Real-World Example: Deploy Script

#!/bin/bash

deploy_app() {
  local app_dir="/opt/myapp"

  # Create directories with appropriate permissions
  mkdir -p "$app_dir"/{bin,lib,data,logs}

  # Copy files
  cp -r source/* "$app_dir"

  # Set permissions
  chmod 755 "$app_dir"                  # Directory: owner full, others can enter
  chmod 755 "$app_dir/bin"              # Executables dir
  chmod 755 "$app_dir/bin"/*            # All scripts executable
  chmod 644 "$app_dir/lib"/*            # Library files readable
  chmod 700 "$app_dir/data"             # Data dir private
  chmod 700 "$app_dir/logs"             # Log dir private

  echo "Application deployed with correct permissions"
}

deploy_app

Recursive Changes

Change permissions on directories and contents:

#!/bin/bash

# Recursively make all files readable
chmod -R a+r /home/user/documents

# Recursively make all scripts executable
chmod -R a+x /usr/local/bin

# Recursively restrict directory
chmod -R go-rwx /home/user/.ssh

# Be careful with -R!

Practical Example: Secure File Handling

#!/bin/bash

create_secure_file() {
  local filename="$1"
  local content="$2"

  # Create file with restricted permissions (owner only)
  touch "$filename"
  chmod 600 "$filename"

  # Write content
  echo "$content" > "$filename"

  # Verify permissions
  ls -l "$filename"
}

create_secure_file "/tmp/secret.txt" "password123"
# Output: -rw------- (only owner can read/write)

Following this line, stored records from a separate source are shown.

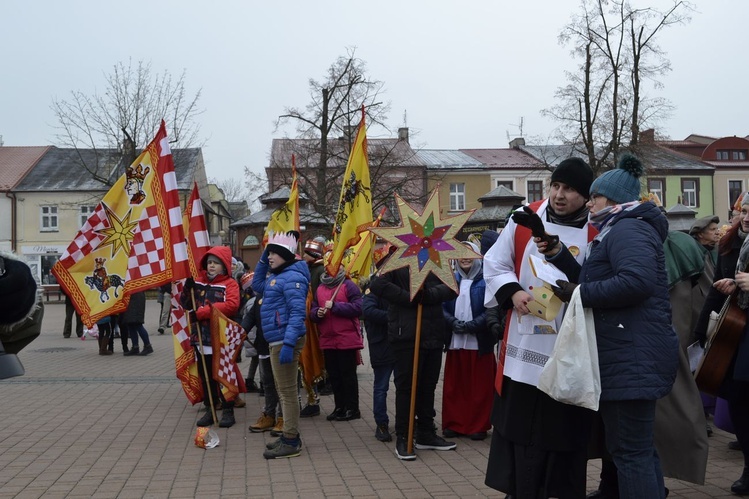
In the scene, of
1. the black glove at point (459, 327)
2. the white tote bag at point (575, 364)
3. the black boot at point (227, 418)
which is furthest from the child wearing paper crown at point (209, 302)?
the white tote bag at point (575, 364)

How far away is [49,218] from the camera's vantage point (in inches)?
1971

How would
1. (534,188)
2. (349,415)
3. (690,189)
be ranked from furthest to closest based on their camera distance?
(534,188) → (690,189) → (349,415)

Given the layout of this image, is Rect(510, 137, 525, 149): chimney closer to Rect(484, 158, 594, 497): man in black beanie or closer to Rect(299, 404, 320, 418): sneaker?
Rect(299, 404, 320, 418): sneaker

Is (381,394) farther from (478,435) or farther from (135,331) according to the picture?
(135,331)

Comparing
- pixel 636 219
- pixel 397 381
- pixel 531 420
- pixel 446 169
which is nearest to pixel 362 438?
pixel 397 381

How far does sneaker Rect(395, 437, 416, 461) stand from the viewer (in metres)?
6.27

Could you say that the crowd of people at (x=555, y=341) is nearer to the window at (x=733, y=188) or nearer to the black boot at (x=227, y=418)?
the black boot at (x=227, y=418)

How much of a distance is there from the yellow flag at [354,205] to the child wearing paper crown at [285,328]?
2.92 feet

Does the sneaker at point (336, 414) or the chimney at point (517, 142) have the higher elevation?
the chimney at point (517, 142)

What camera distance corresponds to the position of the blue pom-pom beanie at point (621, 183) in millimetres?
3867

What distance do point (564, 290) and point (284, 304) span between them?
3.37 metres

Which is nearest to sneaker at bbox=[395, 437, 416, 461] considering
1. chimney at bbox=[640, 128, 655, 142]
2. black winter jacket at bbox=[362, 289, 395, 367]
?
black winter jacket at bbox=[362, 289, 395, 367]

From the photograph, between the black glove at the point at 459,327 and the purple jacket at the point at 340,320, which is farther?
the purple jacket at the point at 340,320

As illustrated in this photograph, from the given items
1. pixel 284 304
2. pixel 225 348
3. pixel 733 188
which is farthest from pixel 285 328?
pixel 733 188
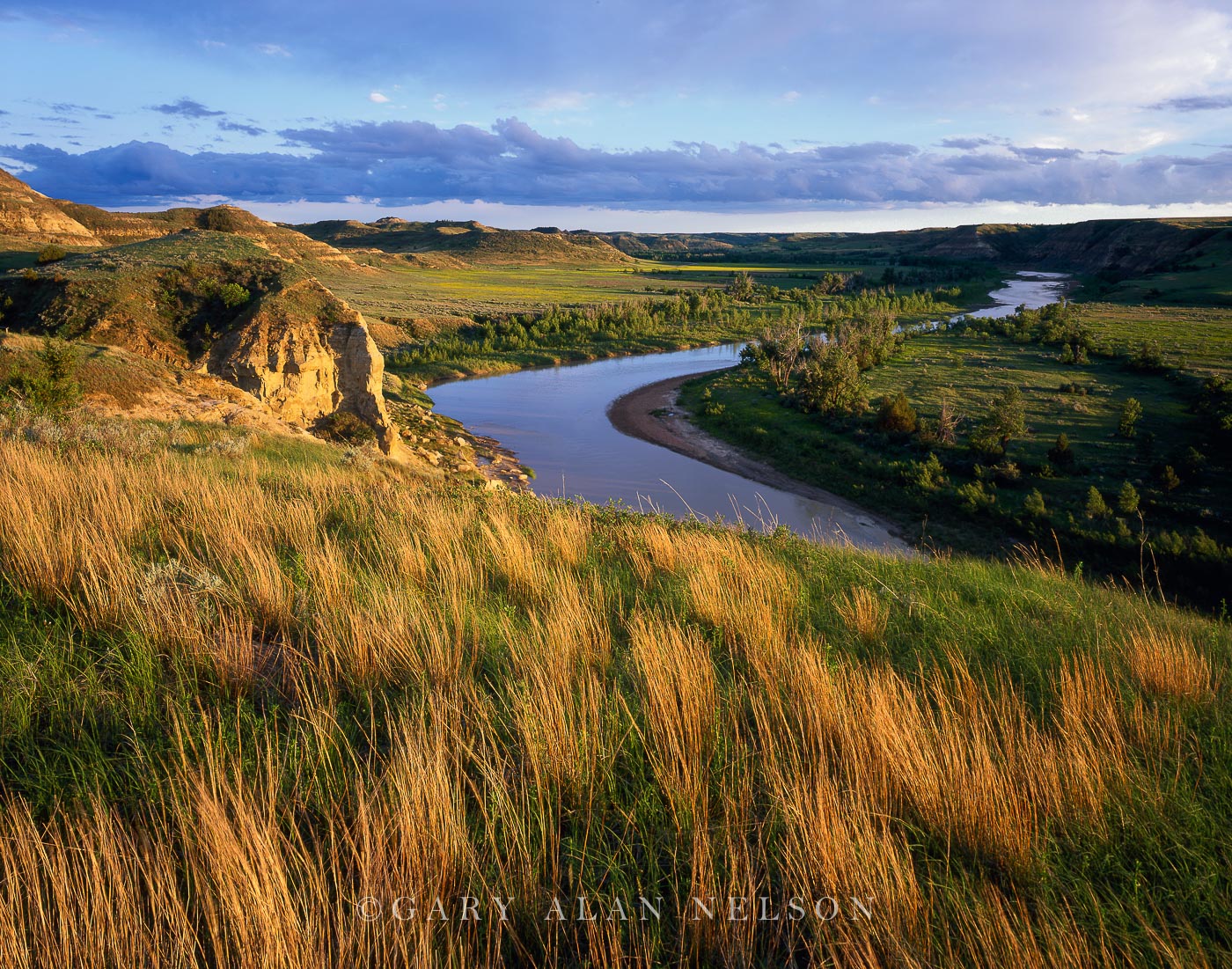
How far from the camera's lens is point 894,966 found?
5.97 feet

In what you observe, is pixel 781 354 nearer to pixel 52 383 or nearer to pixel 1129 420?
pixel 1129 420

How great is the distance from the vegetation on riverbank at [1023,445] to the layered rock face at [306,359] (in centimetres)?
1649

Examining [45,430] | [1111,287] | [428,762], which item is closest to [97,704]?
[428,762]

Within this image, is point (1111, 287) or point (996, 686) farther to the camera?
point (1111, 287)

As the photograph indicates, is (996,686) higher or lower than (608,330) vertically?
lower

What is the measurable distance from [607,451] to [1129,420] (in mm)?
21263

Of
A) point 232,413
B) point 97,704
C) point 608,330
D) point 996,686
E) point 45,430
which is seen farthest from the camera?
point 608,330

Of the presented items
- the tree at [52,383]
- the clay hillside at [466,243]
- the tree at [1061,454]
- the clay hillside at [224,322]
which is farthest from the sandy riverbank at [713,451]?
the clay hillside at [466,243]

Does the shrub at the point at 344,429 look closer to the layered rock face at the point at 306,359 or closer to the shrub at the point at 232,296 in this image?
the layered rock face at the point at 306,359

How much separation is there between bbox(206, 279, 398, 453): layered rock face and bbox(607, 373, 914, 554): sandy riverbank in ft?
45.4

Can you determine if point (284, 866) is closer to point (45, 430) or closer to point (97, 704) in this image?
point (97, 704)

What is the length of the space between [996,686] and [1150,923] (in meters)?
1.59

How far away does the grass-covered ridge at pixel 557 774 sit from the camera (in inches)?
72.9

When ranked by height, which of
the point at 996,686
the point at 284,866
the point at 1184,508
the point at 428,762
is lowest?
Answer: the point at 1184,508
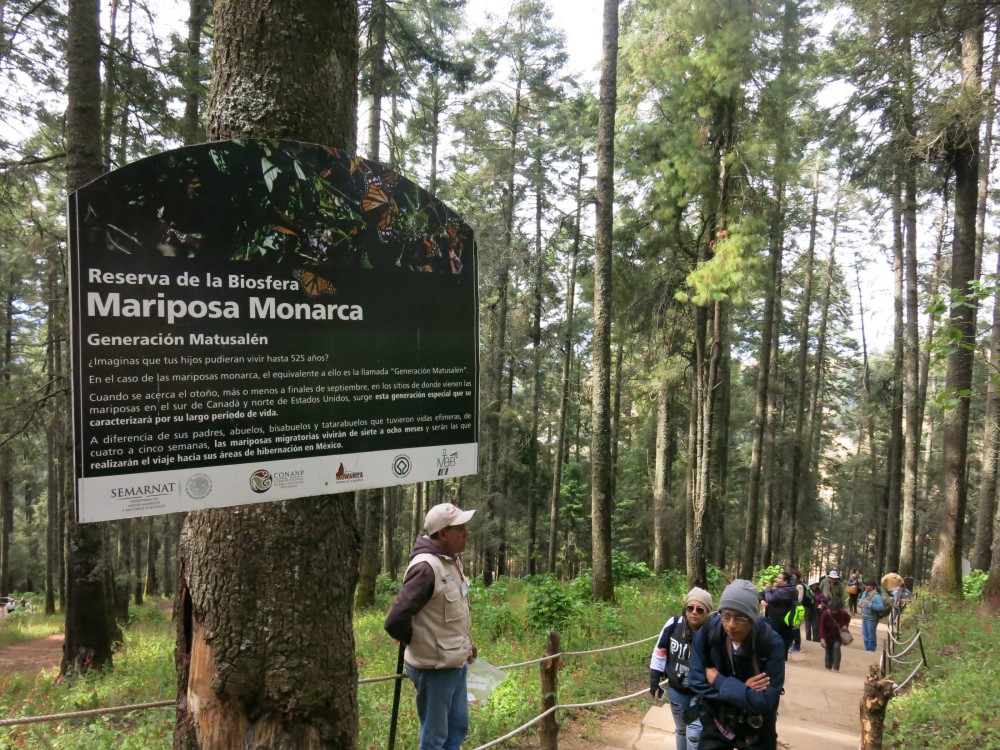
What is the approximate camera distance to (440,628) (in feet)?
12.0

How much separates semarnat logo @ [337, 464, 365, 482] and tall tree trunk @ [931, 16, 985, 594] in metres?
11.4

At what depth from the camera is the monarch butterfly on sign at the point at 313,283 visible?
6.43 feet

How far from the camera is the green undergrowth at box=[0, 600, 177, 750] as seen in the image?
16.3ft

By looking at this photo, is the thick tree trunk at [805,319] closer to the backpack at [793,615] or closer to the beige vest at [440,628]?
the backpack at [793,615]

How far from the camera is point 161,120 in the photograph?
8.24 meters

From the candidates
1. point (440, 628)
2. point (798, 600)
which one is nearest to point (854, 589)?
point (798, 600)

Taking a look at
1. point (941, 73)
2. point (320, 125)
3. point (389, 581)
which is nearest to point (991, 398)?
point (941, 73)

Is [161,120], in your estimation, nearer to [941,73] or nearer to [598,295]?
[598,295]

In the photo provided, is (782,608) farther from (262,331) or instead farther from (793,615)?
(262,331)

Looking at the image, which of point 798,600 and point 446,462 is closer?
point 446,462

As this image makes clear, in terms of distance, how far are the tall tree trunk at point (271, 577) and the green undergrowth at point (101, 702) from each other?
385cm

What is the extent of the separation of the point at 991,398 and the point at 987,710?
12.4m

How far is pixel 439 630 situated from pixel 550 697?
196 centimetres

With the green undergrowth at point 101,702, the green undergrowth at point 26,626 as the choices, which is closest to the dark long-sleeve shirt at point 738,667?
the green undergrowth at point 101,702
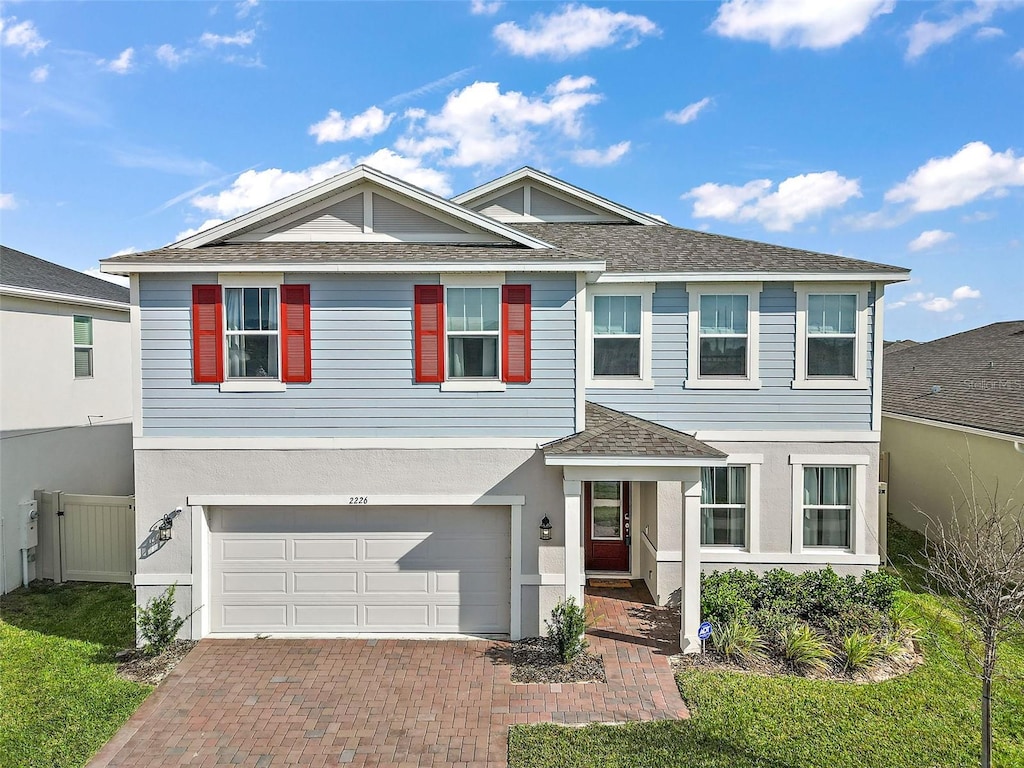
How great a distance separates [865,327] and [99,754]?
12272 millimetres

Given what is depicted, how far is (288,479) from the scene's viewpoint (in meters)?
8.87

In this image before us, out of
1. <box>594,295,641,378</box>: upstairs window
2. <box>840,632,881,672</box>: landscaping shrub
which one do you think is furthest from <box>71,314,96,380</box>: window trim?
<box>840,632,881,672</box>: landscaping shrub

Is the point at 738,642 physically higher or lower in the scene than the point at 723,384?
lower

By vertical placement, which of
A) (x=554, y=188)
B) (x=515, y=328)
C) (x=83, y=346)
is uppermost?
(x=554, y=188)

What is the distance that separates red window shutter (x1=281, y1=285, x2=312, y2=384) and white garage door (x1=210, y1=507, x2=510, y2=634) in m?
2.12

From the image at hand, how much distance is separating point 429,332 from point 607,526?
5.62 metres

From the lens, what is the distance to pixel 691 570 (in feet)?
27.7

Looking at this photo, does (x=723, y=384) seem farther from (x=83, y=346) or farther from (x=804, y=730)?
(x=83, y=346)

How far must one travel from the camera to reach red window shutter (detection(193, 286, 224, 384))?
866 centimetres

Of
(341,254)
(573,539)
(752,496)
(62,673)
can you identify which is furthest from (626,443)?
(62,673)

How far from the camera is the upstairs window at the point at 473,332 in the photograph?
8797mm

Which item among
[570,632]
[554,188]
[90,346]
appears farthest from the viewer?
[90,346]

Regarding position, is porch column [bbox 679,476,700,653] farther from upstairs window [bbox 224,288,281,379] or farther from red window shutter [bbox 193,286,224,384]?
red window shutter [bbox 193,286,224,384]

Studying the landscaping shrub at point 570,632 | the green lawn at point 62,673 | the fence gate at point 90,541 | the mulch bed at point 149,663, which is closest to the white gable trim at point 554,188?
the landscaping shrub at point 570,632
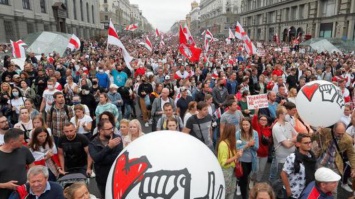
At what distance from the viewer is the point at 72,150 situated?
442 centimetres

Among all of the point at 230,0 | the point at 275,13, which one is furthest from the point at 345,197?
the point at 230,0

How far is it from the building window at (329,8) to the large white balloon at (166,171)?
41.6m

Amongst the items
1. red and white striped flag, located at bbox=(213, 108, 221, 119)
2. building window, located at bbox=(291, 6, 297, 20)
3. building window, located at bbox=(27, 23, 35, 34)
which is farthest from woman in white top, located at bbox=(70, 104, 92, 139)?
building window, located at bbox=(291, 6, 297, 20)

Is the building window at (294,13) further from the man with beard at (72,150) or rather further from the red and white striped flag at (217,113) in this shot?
the man with beard at (72,150)

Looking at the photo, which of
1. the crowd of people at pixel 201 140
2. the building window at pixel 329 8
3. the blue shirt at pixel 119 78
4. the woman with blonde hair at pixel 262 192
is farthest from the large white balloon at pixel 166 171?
the building window at pixel 329 8

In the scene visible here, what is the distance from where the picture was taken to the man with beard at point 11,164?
3627 mm

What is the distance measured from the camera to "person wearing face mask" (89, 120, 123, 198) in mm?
3930

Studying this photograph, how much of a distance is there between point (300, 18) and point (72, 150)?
50166 mm

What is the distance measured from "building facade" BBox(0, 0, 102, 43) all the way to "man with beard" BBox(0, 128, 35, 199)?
26.8m

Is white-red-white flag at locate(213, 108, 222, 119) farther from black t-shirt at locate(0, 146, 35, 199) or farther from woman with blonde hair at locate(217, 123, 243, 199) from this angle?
black t-shirt at locate(0, 146, 35, 199)

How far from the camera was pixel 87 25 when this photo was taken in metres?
57.0

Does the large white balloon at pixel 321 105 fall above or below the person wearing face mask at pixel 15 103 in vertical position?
above

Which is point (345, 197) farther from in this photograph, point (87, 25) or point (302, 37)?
point (87, 25)

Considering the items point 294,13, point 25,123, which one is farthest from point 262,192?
point 294,13
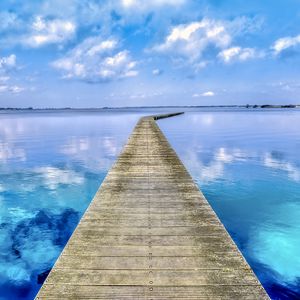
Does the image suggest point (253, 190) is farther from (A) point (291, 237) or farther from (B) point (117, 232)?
(B) point (117, 232)

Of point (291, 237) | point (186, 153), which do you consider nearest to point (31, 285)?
point (291, 237)

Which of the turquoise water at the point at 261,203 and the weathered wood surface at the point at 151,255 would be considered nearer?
the weathered wood surface at the point at 151,255

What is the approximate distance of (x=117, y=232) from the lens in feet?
16.1

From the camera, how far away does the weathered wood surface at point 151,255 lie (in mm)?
3396

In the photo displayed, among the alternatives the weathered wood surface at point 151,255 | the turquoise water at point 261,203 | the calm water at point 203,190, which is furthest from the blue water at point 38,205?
the turquoise water at point 261,203

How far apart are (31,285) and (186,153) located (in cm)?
1660

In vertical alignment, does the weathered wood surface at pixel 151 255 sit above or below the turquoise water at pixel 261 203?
above

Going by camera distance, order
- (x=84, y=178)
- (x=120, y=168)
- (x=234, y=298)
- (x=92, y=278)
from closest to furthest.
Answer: (x=234, y=298)
(x=92, y=278)
(x=120, y=168)
(x=84, y=178)

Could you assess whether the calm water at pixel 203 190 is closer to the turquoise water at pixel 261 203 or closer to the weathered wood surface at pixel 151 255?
the turquoise water at pixel 261 203

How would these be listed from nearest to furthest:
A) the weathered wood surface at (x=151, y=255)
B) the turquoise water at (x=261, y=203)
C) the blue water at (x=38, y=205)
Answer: the weathered wood surface at (x=151, y=255) → the blue water at (x=38, y=205) → the turquoise water at (x=261, y=203)

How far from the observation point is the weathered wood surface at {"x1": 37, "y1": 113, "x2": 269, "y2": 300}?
3.40 m

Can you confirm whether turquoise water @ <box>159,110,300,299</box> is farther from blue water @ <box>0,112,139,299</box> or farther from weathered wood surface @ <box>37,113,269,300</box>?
blue water @ <box>0,112,139,299</box>

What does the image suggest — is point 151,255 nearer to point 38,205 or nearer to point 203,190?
point 38,205

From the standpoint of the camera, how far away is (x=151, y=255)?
164 inches
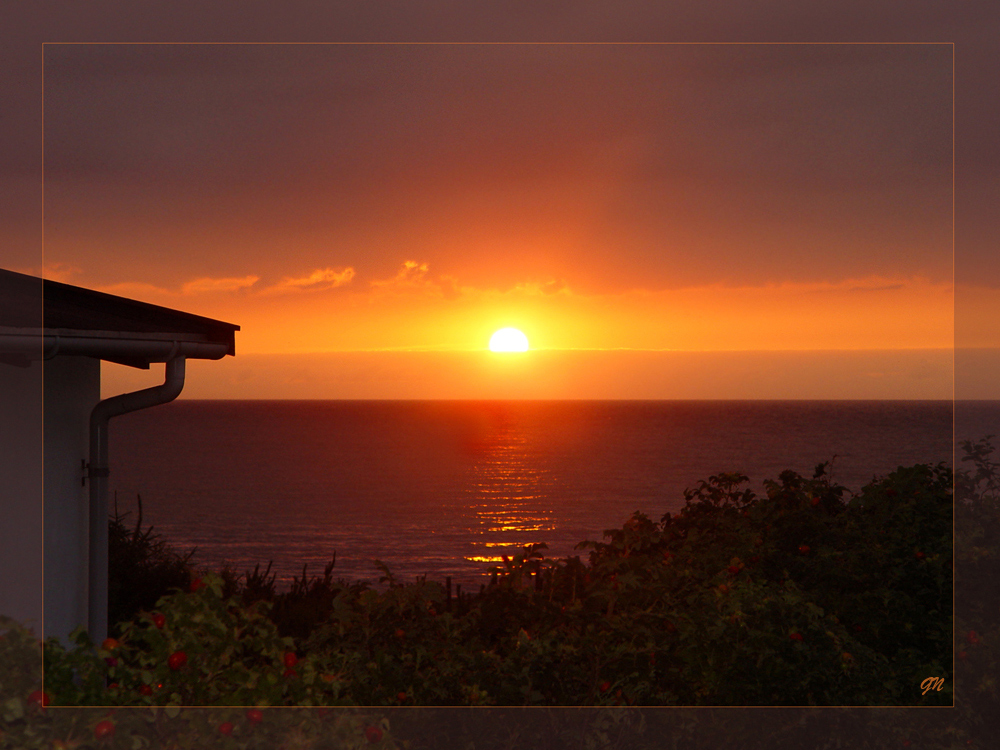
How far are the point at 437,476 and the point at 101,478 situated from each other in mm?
69788

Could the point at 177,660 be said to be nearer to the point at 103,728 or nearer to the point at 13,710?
the point at 103,728

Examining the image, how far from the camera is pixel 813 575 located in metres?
A: 5.42

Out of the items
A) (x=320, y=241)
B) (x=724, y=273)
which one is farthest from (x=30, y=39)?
(x=724, y=273)

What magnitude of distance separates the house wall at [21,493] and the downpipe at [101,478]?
411 mm

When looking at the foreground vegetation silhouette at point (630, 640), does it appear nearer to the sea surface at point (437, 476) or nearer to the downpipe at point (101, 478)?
the downpipe at point (101, 478)

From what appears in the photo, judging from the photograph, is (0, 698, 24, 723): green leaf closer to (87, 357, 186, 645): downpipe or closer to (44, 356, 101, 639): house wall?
(44, 356, 101, 639): house wall

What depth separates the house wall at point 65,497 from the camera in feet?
14.5

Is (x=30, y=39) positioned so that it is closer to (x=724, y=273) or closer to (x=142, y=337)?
(x=142, y=337)

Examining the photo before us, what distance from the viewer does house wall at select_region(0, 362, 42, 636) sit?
4.08m

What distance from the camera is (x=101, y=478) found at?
185 inches

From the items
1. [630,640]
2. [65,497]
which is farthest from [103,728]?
[630,640]

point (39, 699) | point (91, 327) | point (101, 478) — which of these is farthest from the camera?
point (101, 478)

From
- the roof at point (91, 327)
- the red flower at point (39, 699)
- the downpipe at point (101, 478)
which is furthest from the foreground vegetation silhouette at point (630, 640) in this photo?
the roof at point (91, 327)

Understanding Common Permissions

# 755 - Standard for executables and directories
# u=rwx (7), g=rx (5), o=rx (5)
chmod 755 script.sh

# 644 - Standard for files
# u=rw (6), g=r (4), o=r (4)
chmod 644 file.txt

# 600 - Private file
# u=rw (6), g=0, o=0
chmod 600 secret.txt

# 700 - Private directory
# u=rwx (7), g=0, o=0
chmod 700 private_dir

# 777 - Everyone everything (rarely needed, security risk)
chmod 777 shared_file

Batch Permission Changes

#!/bin/bash

# Make all shell scripts in directory executable
for script in /home/user/scripts/*.sh; do
  [ -f "$script" ] && chmod +x "$script"
done

# Make all files readable
chmod -R a+r /var/www/html

# Make log directory writable by group
chmod g+w /var/log/myapp

Restoring Permissions

If you accidentally change permissions:

#!/bin/bash

# Restore common permissions
restore_permissions() {
  local dir="$1"

  # Fix regular files (644)
  find "$dir" -type f ! -path '*/\.*' -exec chmod 644 {} \;

  # Fix scripts (755)
  find "$dir" -type f -name "*.sh" -exec chmod 755 {} \;

  # Fix directories (755)
  find "$dir" -type d -exec chmod 755 {} \;
}

restore_permissions "/home/user/myproject"

Important Notes

  • chmod without -R only affects the specified file
  • Use -R carefully - it affects everything recursively
  • Numeric mode is absolute (replaces all permissions)
  • Symbolic mode is relative (adds or removes specific perms)
  • You can only change permissions on your own files (unless root)
  • Use ls -l to see current permissions

Quick Reference

# Make executable
chmod +x file

# Make readable
chmod +r file

# Make writable
chmod +w file

# Remove write
chmod -w file

# Numeric mode
chmod 755 file    # rwxr-xr-x
chmod 644 file    # rw-r--r--
chmod 600 file    # rw-------

# Recursive
chmod -R 755 dir

# Change for specific user/group
chmod u+x file    # User
chmod g+r file    # Group
chmod o-w file    # Others
chmod a+r file    # All

Summary

Use chmod to set file permissions correctly. Symbolic mode (+x, -w) is easier for one-off changes, while numeric mode (755, 644) is better for precise control. Always verify permissions with ls -l after making changes.